[Collected data entries]

# # # # #

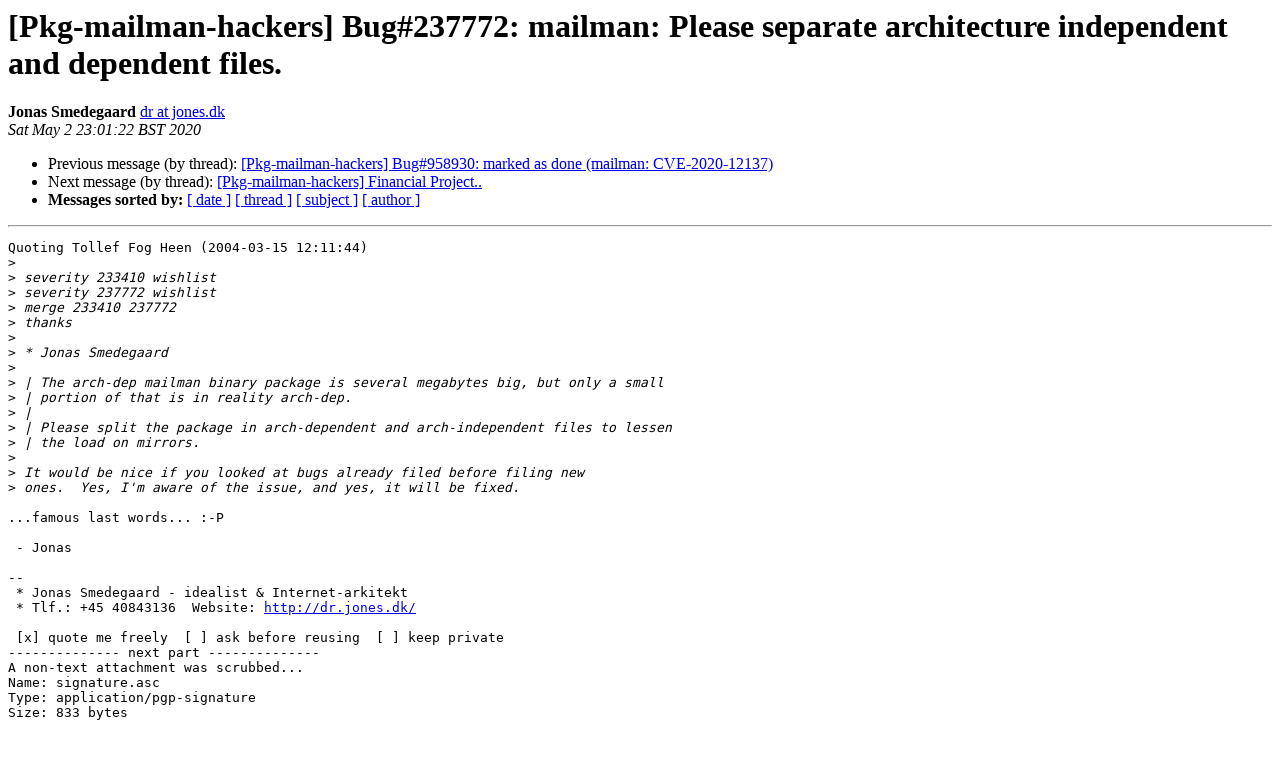

--- FILE ---
content_type: text/html
request_url: https://alioth-lists.debian.net/pipermail/pkg-mailman-hackers/2020-May/006909.html
body_size: 1572
content:
<!DOCTYPE HTML PUBLIC "-//W3C//DTD HTML 4.01 Transitional//EN">
<HTML>
 <HEAD>
   <TITLE> [Pkg-mailman-hackers] Bug#237772: mailman: Please separate architecture independent and dependent files.
   </TITLE>
   <LINK REL="Index" HREF="index.html" >
   <LINK REL="made" HREF="mailto:pkg-mailman-hackers%40alioth-lists.debian.net?Subject=Re%3A%20%5BPkg-mailman-hackers%5D%20Bug%23237772%3A%20mailman%3A%20Please%20separate%0A%20architecture%20independent%20and%20dependent%20files.&In-Reply-To=%3C158845688296.2676.8591993802940160286%40auryn.jones.dk%3E">
   <META NAME="robots" CONTENT="index,nofollow">
   <style type="text/css">
       pre {
           white-space: pre-wrap;       /* css-2.1, curent FF, Opera, Safari */
           }
   </style>
   <META http-equiv="Content-Type" content="text/html; charset=utf-8">
   <LINK REL="Previous"  HREF="006907.html">
   <LINK REL="Next"  HREF="006910.html">
 </HEAD>
 <BODY BGCOLOR="#ffffff">
   <H1>[Pkg-mailman-hackers] Bug#237772: mailman: Please separate architecture independent and dependent files.</H1>
    <B>Jonas Smedegaard</B> 
    <A HREF="mailto:pkg-mailman-hackers%40alioth-lists.debian.net?Subject=Re%3A%20%5BPkg-mailman-hackers%5D%20Bug%23237772%3A%20mailman%3A%20Please%20separate%0A%20architecture%20independent%20and%20dependent%20files.&In-Reply-To=%3C158845688296.2676.8591993802940160286%40auryn.jones.dk%3E"
       TITLE="[Pkg-mailman-hackers] Bug#237772: mailman: Please separate architecture independent and dependent files.">dr at jones.dk
       </A><BR>
    <I>Sat May  2 23:01:22 BST 2020</I>
    <P><UL>
        <LI>Previous message (by thread): <A HREF="006907.html">[Pkg-mailman-hackers] Bug#958930: marked as done (mailman: CVE-2020-12137)
</A></li>
        <LI>Next message (by thread): <A HREF="006910.html">[Pkg-mailman-hackers] Financial Project..
</A></li>
         <LI> <B>Messages sorted by:</B> 
              <a href="date.html#6909">[ date ]</a>
              <a href="thread.html#6909">[ thread ]</a>
              <a href="subject.html#6909">[ subject ]</a>
              <a href="author.html#6909">[ author ]</a>
         </LI>
       </UL>
    <HR>  
<!--beginarticle-->
<PRE>Quoting Tollef Fog Heen (2004-03-15 12:11:44)
&gt;<i> 
</I>&gt;<i> severity 233410 wishlist
</I>&gt;<i> severity 237772 wishlist
</I>&gt;<i> merge 233410 237772
</I>&gt;<i> thanks
</I>&gt;<i> 
</I>&gt;<i> * Jonas Smedegaard 
</I>&gt;<i> 
</I>&gt;<i> | The arch-dep mailman binary package is several megabytes big, but only a small
</I>&gt;<i> | portion of that is in reality arch-dep.
</I>&gt;<i> |
</I>&gt;<i> | Please split the package in arch-dependent and arch-independent files to lessen
</I>&gt;<i> | the load on mirrors.
</I>&gt;<i> 
</I>&gt;<i> It would be nice if you looked at bugs already filed before filing new
</I>&gt;<i> ones.  Yes, I'm aware of the issue, and yes, it will be fixed.
</I>
...famous last words... :-P

 - Jonas

-- 
 * Jonas Smedegaard - idealist &amp; Internet-arkitekt
 * Tlf.: +45 40843136  Website: <A HREF="http://dr.jones.dk/">http://dr.jones.dk/</A>

 [x] quote me freely  [ ] ask before reusing  [ ] keep private
-------------- next part --------------
A non-text attachment was scrubbed...
Name: signature.asc
Type: application/pgp-signature
Size: 833 bytes
Desc: signature
URL: &lt;<A HREF="http://alioth-lists.debian.net/pipermail/pkg-mailman-hackers/attachments/20200503/4573c563/attachment-0001.sig">http://alioth-lists.debian.net/pipermail/pkg-mailman-hackers/attachments/20200503/4573c563/attachment-0001.sig</A>&gt;
</PRE>


<!--endarticle-->
    <HR>
    <P><UL>
        <!--threads-->
	<LI>Previous message (by thread): <A HREF="006907.html">[Pkg-mailman-hackers] Bug#958930: marked as done (mailman: CVE-2020-12137)
</A></li>
	<LI>Next message (by thread): <A HREF="006910.html">[Pkg-mailman-hackers] Financial Project..
</A></li>
         <LI> <B>Messages sorted by:</B> 
              <a href="date.html#6909">[ date ]</a>
              <a href="thread.html#6909">[ thread ]</a>
              <a href="subject.html#6909">[ subject ]</a>
              <a href="author.html#6909">[ author ]</a>
         </LI>
       </UL>

<hr>
<a href="https://alioth-lists.debian.net/cgi-bin/mailman/listinfo/pkg-mailman-hackers">More information about the Pkg-mailman-hackers
mailing list</a><br>
</body></html>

# # # # #

The expected output is every line of the data, unchanged, with the pictures skipped.

| OUTPUT BELOW |
--- FILE ---
content_type: text/html
request_url: https://alioth-lists.debian.net/pipermail/pkg-mailman-hackers/2020-May/006909.html
body_size: 1572
content:
<!DOCTYPE HTML PUBLIC "-//W3C//DTD HTML 4.01 Transitional//EN">
<HTML>
 <HEAD>
   <TITLE> [Pkg-mailman-hackers] Bug#237772: mailman: Please separate architecture independent and dependent files.
   </TITLE>
   <LINK REL="Index" HREF="index.html" >
   <LINK REL="made" HREF="mailto:pkg-mailman-hackers%40alioth-lists.debian.net?Subject=Re%3A%20%5BPkg-mailman-hackers%5D%20Bug%23237772%3A%20mailman%3A%20Please%20separate%0A%20architecture%20independent%20and%20dependent%20files.&In-Reply-To=%3C158845688296.2676.8591993802940160286%40auryn.jones.dk%3E">
   <META NAME="robots" CONTENT="index,nofollow">
   <style type="text/css">
       pre {
           white-space: pre-wrap;       /* css-2.1, curent FF, Opera, Safari */
           }
   </style>
   <META http-equiv="Content-Type" content="text/html; charset=utf-8">
   <LINK REL="Previous"  HREF="006907.html">
   <LINK REL="Next"  HREF="006910.html">
 </HEAD>
 <BODY BGCOLOR="#ffffff">
   <H1>[Pkg-mailman-hackers] Bug#237772: mailman: Please separate architecture independent and dependent files.</H1>
    <B>Jonas Smedegaard</B> 
    <A HREF="mailto:pkg-mailman-hackers%40alioth-lists.debian.net?Subject=Re%3A%20%5BPkg-mailman-hackers%5D%20Bug%23237772%3A%20mailman%3A%20Please%20separate%0A%20architecture%20independent%20and%20dependent%20files.&In-Reply-To=%3C158845688296.2676.8591993802940160286%40auryn.jones.dk%3E"
       TITLE="[Pkg-mailman-hackers] Bug#237772: mailman: Please separate architecture independent and dependent files.">dr at jones.dk
       </A><BR>
    <I>Sat May  2 23:01:22 BST 2020</I>
    <P><UL>
        <LI>Previous message (by thread): <A HREF="006907.html">[Pkg-mailman-hackers] Bug#958930: marked as done (mailman: CVE-2020-12137)
</A></li>
        <LI>Next message (by thread): <A HREF="006910.html">[Pkg-mailman-hackers] Financial Project..
</A></li>
         <LI> <B>Messages sorted by:</B> 
              <a href="date.html#6909">[ date ]</a>
              <a href="thread.html#6909">[ thread ]</a>
              <a href="subject.html#6909">[ subject ]</a>
              <a href="author.html#6909">[ author ]</a>
         </LI>
       </UL>
    <HR>  
<!--beginarticle-->
<PRE>Quoting Tollef Fog Heen (2004-03-15 12:11:44)
&gt;<i> 
</I>&gt;<i> severity 233410 wishlist
</I>&gt;<i> severity 237772 wishlist
</I>&gt;<i> merge 233410 237772
</I>&gt;<i> thanks
</I>&gt;<i> 
</I>&gt;<i> * Jonas Smedegaard 
</I>&gt;<i> 
</I>&gt;<i> | The arch-dep mailman binary package is several megabytes big, but only a small
</I>&gt;<i> | portion of that is in reality arch-dep.
</I>&gt;<i> |
</I>&gt;<i> | Please split the package in arch-dependent and arch-independent files to lessen
</I>&gt;<i> | the load on mirrors.
</I>&gt;<i> 
</I>&gt;<i> It would be nice if you looked at bugs already filed before filing new
</I>&gt;<i> ones.  Yes, I'm aware of the issue, and yes, it will be fixed.
</I>
...famous last words... :-P

 - Jonas

-- 
 * Jonas Smedegaard - idealist &amp; Internet-arkitekt
 * Tlf.: +45 40843136  Website: <A HREF="http://dr.jones.dk/">http://dr.jones.dk/</A>

 [x] quote me freely  [ ] ask before reusing  [ ] keep private
-------------- next part --------------
A non-text attachment was scrubbed...
Name: signature.asc
Type: application/pgp-signature
Size: 833 bytes
Desc: signature
URL: &lt;<A HREF="http://alioth-lists.debian.net/pipermail/pkg-mailman-hackers/attachments/20200503/4573c563/attachment-0001.sig">http://alioth-lists.debian.net/pipermail/pkg-mailman-hackers/attachments/20200503/4573c563/attachment-0001.sig</A>&gt;
</PRE>


<!--endarticle-->
    <HR>
    <P><UL>
        <!--threads-->
	<LI>Previous message (by thread): <A HREF="006907.html">[Pkg-mailman-hackers] Bug#958930: marked as done (mailman: CVE-2020-12137)
</A></li>
	<LI>Next message (by thread): <A HREF="006910.html">[Pkg-mailman-hackers] Financial Project..
</A></li>
         <LI> <B>Messages sorted by:</B> 
              <a href="date.html#6909">[ date ]</a>
              <a href="thread.html#6909">[ thread ]</a>
              <a href="subject.html#6909">[ subject ]</a>
              <a href="author.html#6909">[ author ]</a>
         </LI>
       </UL>

<hr>
<a href="https://alioth-lists.debian.net/cgi-bin/mailman/listinfo/pkg-mailman-hackers">More information about the Pkg-mailman-hackers
mailing list</a><br>
</body></html>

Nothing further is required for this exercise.